**** Selected excerpt ****

William Cushing (March 1, 1732 – September 13, 1810) was one of the original five associate justices of the United States Supreme Court; confirmed by the United States Senate on September 26, 1789, he served until his death. His Supreme Court tenure of 20 years and 11 months was the longest among the Court's inaugural members. In January 1796, he was nominated by President George Washington to become the Court's Chief Justice; though confirmed, he declined the appointment. He was the last judge in the United States to wear a full wig (Court dress).

Early life and education
Cushing was born in Scituate, Massachusetts Bay, on March 1, 1732. The Cushing family had a long history in the area, settling Hingham in 1638. Cushing's father John Cushing (1695–1778) was a provincial magistrate who in 1747 became an associate justice of the Superior Court of Judicature, the province's high court. William Cushing's grandfather John Cushing (1662–1737/38) was also a superior court judge and member of the governor's council.

Cushing's mother, Mary Cotton Cushing, was a daughter of Josiah Cotton (1679/80–1756). They were descended from Rev. John Cotton, the great 17th century Puritan theologian. Josiah Cotton and Richard Fitzgerald, a teacher at a local Latin school, were responsible for young Cushing's early education.

Cushing graduated from Harvard College in 1751 and became a member of the bar of Boston in 1755. After briefly practicing law in Scituate, he moved to Pownalborough (present-day Dresden, Maine, then part of Massachusetts), and became the first practicing attorney in the province's eastern district (as Maine was then known). In 1762 he was called to become a barrister, again the first in Maine. He practiced law until 1772, when he was appointed by Governor Thomas Hutchinson to replace his father (who had resigned) on the Superior Court bench.

Career
Not long after his tenure on the Massachusetts bench began, a controversy arose over revelations that court judges were to be paid by crown funds from London rather than by an appropriation of the provincial assembly. Cushing did not express any opinion on the matter, but declined the crown payment in preference to a provincial appropriation.

After the American Revolutionary War broke out in April 1775, the Massachusetts Provincial Congress (which exercised de facto control over the province outside besieged Boston), sought to reorganize the courts to remove the trappings of British sovereignty.  Consequently, it essentially dissolved the Superior Court and reformed it in November 1775. Of all its justices, Cushing was the only one retained.

The congress offered the seat of Chief Justice first to John Adams, but he never sat, and resigned the post in 1776. The provincial congress appointed Cushing to be the court's first sitting Chief Justice in 1777. He was a charter member of the American Academy of Arts and Sciences (1780). He would sit as Massachusetts Chief Justice until 1789, during which period the court ruled in 1783 that slavery was irreconcilable with the new state constitution, and it was ended in the state.

****

> _Aim 1_:
Rewrite the William Cushing biography from "After the American" to "only one retained.", with "Superior Court" renamed to "high court".
> _Aim 2_:
List every relative of William Cushing that the biography names, noting how each is related to him.
> _Aim 3_:
Pick up the William Cushing biography after its last sentence and continue it.
The rows that follow have nothing to do with the William Cushing biography.

**** Listed records ****

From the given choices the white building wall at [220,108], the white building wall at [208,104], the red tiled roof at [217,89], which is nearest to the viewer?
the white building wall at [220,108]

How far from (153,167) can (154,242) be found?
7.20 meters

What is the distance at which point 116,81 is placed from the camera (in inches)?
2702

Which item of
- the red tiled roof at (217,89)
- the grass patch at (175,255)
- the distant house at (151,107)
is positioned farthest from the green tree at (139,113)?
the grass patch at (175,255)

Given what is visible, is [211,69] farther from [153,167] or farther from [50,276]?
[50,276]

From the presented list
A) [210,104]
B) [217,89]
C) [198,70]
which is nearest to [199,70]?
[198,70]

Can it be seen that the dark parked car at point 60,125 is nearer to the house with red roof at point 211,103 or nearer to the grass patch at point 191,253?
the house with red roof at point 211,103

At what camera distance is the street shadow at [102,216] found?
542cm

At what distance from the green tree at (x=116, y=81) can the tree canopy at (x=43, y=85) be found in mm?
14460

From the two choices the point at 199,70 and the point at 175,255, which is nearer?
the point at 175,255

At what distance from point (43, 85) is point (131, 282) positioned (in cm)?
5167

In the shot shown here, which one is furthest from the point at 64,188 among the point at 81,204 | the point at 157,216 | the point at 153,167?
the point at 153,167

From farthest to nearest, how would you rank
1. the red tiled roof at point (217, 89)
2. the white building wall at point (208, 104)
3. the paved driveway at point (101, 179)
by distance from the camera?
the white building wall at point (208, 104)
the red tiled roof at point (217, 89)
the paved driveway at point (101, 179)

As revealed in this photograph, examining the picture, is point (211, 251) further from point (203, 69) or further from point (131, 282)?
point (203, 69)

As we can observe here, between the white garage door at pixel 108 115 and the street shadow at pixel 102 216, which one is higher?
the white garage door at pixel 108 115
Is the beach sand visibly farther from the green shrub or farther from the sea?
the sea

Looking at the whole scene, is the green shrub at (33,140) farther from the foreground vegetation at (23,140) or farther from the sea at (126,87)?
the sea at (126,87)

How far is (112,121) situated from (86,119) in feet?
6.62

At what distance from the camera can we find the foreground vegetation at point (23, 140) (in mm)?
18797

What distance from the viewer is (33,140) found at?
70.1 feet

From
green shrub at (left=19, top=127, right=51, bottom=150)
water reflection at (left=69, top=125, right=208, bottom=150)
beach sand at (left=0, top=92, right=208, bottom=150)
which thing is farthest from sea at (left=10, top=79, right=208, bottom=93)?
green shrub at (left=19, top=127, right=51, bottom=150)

****

> _Written answer 1_:
After the American Revolutionary War broke out in April 1775, the Massachusetts Provincial Congress (which exercised de facto control over the province outside besieged Boston), sought to reorganize the courts to remove the trappings of British sovereignty.  Consequently, it essentially dissolved the high court and reformed it in November 1775. Of all its justices, Cushing was the only one retained.

> _Written answer 2_:
- John Cushing (1695–1778), his father
- John Cushing (1662–1737/38), his grandfather
- Mary Cotton Cushing, his mother
- Josiah Cotton (1679/80–1756), his mother's father
- Rev. John Cotton, an ancestor on his mother's side

> _Written answer 3_:
Massachusetts chief justice
In 1783, Cushing presided over a series of cases involving Quock Walker, a slave who filed a freedom suit based on the language of the new state constitution. In Commonwealth v. Jennison, Cushing stated the following principles, in his charge to the jury:

This was taken to mean that slavery was incompatible with the state constitution ratified in 1779, and that slavery was therefore ended in the state. The case relied on a 1781 freedom suit brought by slave Elizabeth Freeman, also known as Mum Bett, on the same grounds; a Massachusetts county court ruled in her favor in 1781.

During Shays' Rebellion (1786–87), Cushing ensured that court sessions continued, despite the aggressive protests of the armed rebels, and later presided over their trials. A year later, in 1788, he served as vice president of the Massachusetts convention, which narrowly ratified the United States Constitution.

U.S. Supreme Court
On September 24, 1789, President George Washington nominated Cushing for one of the five associate justice positions on the newly established Supreme Court. His appointment (along with those of: John Blair Jr.; Robert H. Harrison; John Rutledge; and James Wilson; plus that of John Jay for Chief Justice) was confirmed by the Senate two days later. Cushing's service on the Court officially began February 2, 1790, when he took the Judicial oath. He generally held a nationalist view typically in line with the views of the Federalist Party, and often disagreed with Thomas Jefferson's Democratic-Republicans.  His two most important decisions were probably Chisholm v. Georgia and Ware v. Hylton, which held that treaties made under the Constitution supersede state law. Though he served on the Court for two decades, only 19 of his decisions appear in the United States Reports.

Cushing administered the oath of office at Washington's second inauguration on March 4, 1793. This was the first inauguration to take place in Philadelphia (then the nation's capital).

When Chief Justice John Jay resigned from the Court in June 1795, during a long Senate recess, Washington appointed John Rutledge as the new chief justice by a recess appointment.  On December 15, 1795, during the Senate's next session, it rejected Rutledge's nomination. Washington subsequently nominated Cushing on January 26, 1796; the Senate confirmed the nomination the following day.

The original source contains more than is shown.